There were 56,300 people who emigrated from Ireland in the year to April 2018, and 28,300 are estimated to be Irish nationals. It was a decrease of 8.1pc on the year before, when 30,800 Irish nationals jetted off in search of employment and a different kind of life. But we shouldn't be complacent. Log on to a social networking site and there they are, grinning manically as they throw shrimps on the barbie, raving about the beaches and laid-back living. We're jealous, of course.
Jealous, cold and trying to survive the Irish problems of housing, a creaky health system and the implications of increased longevity and falling birth rates. Not everyone wants to be an emigrant, and it's not all about money. Lots of us have pledged allegiance to the Liffey a million times over, and stayed firmly put through the economic crash-and-burn.
But Ireland's attractions are not as compelling as the Government might hope. Our homes are pokey and expensive, and the Government takes an eye-watering chunk of our incomes every month. Our cost of living is high, our climate middling and our health system seems to be coming apart at the seams. It's bad that scores of doctors, whose education we subsidised, are moving to Brisbane, but it's what happens when a country can't offer a decent life to its citizens.
As young people bore the brunt of austerity, we are more vulnerable to these than most. When we came out of college, there weren't any jobs, so we took whatever job we could get, and started on a lower salary than we would have otherwise done. The 'Graduate Salary & Graduate Recruitment Trends Survey 2016' revealed the national average for starting salaries is currently €28,461, while the average starting salary in Dublin is €24,000, a job that in the US will pay $40,000 to $56,000 (€49,400), Canada $45,000+, the UK £35,000 and so on.
The lowest starting salaries are retail and sales (€24,000), accountancy and financial management (€20,000) and marketing/advertising/media (€20,000).
While someone could have previously expected to start on €30,000, we did it for at least €5,000 less and you don't make up that gap again. At the same time, the government upped taxes with the USC, and house prices and rents started running away from us. Rent and house prices soared by up to 54pc in towns in the Dublin commuter belt over the last five years. Dublin has overtaken Paris for the first time to become the fifth most expensive place to rent a home in Europe. Last weekend we learned Dublin house prices are more than nine times the average salary.
Our health system has inequalities. Far too many mental health and community services are stretched to capacity. The sickest people are waiting for hours and days in busy hospital corridors. The number of public patients waiting to see a specialist has climbed to another high, with 546,630 on outpatient lists. A government that claims it is committed to women's rights has done little to create a society in which balancing childrearing with a career is manageable.

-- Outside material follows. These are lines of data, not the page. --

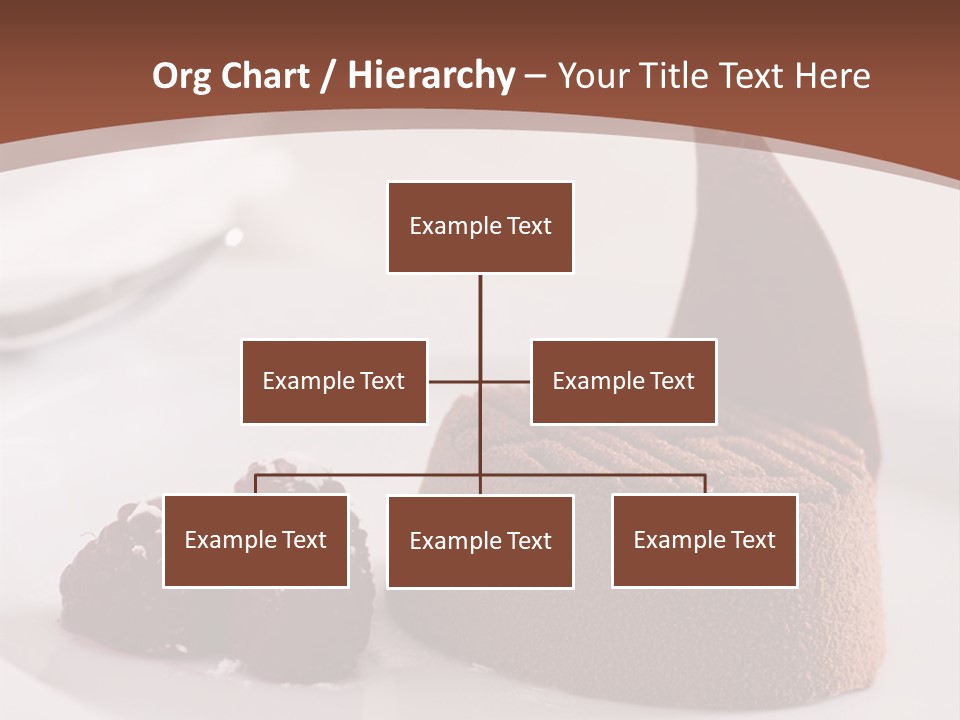 Org Chart / Hierarchy – Your Title Text Here

Example Text

Example Text

Example Text

Example Text

Example Text

Example Text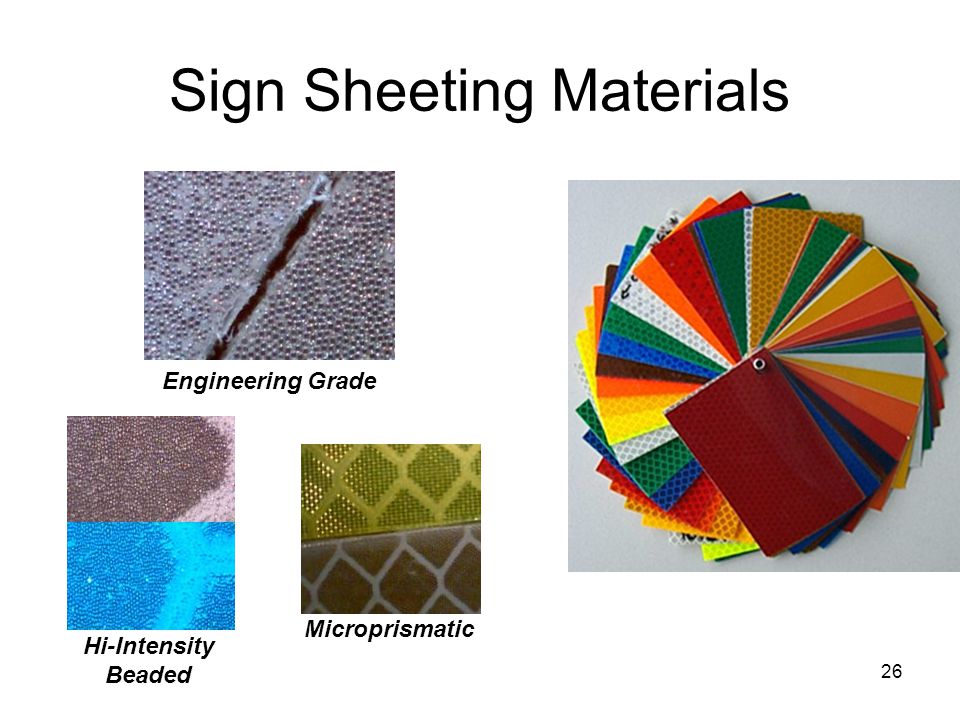 Sign Sheeting Materials

Engineering Grade

Hi-Intensity Beaded

Microprismatic

26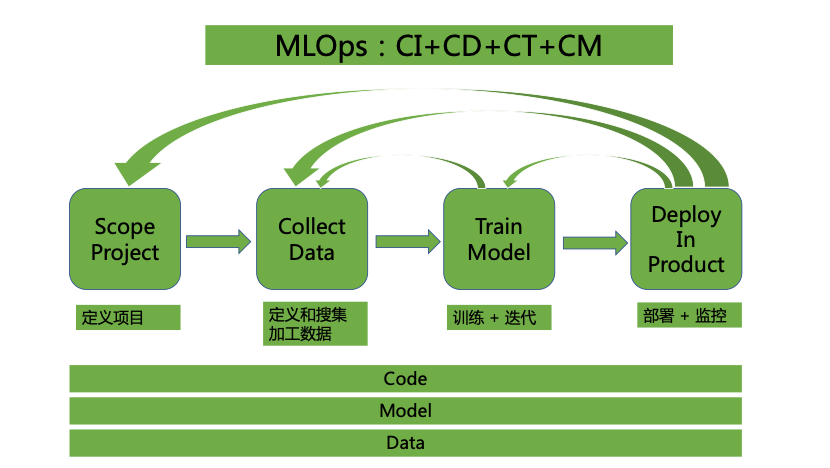 MLOps：CI+CD+CT+CM

Scope Project

Collect Data

Train Model

Deploy In Product

定义项目

定义和搜集加工数据

训练 + 迭代

部署 + 监控

Code

Model

Data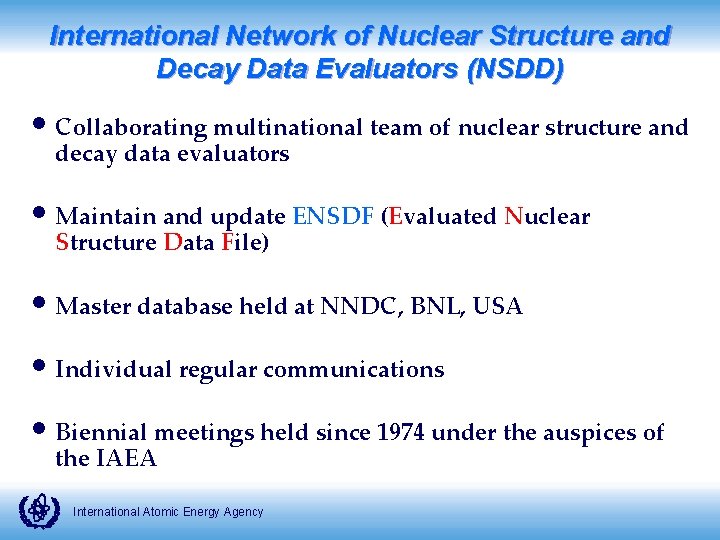 International Network of Nuclear Structure and Decay Data Evaluators (NSDD)

• Collaborating multinational team of nuclear structure and decay data evaluators

• Maintain and update ENSDF (Evaluated Nuclear Structure Data File)

• Master database held at NNDC, BNL, USA

• Individual regular communications

• Biennial meetings held since 1974 under the auspices of the IAEA

International Atomic Energy Agency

We're all dealt a different hand in life, but we must, despite this disparity, ensure we are a country that cares about its young people. Doctors are right. They are not paid or valued enough here and until we are able to properly reform our health service, the gap between what we can afford to pay medical professionals and what they would earn overseas in more sensible health systems is likely to grow.
At some point even doctors from less well-off nations won't want to come here: their countries are becoming richer, and other medical systems will become ever-more attractive. Meanwhile, Australia, Canada, New Zealand and the Middle East are waiting to welcome all kinds of Irish graduates with fat pay packs, to fill skills shortages in their hospitals, construction sites, schools and oil fields. Our Government needs to remember we young Irish people have the whole world at our feet.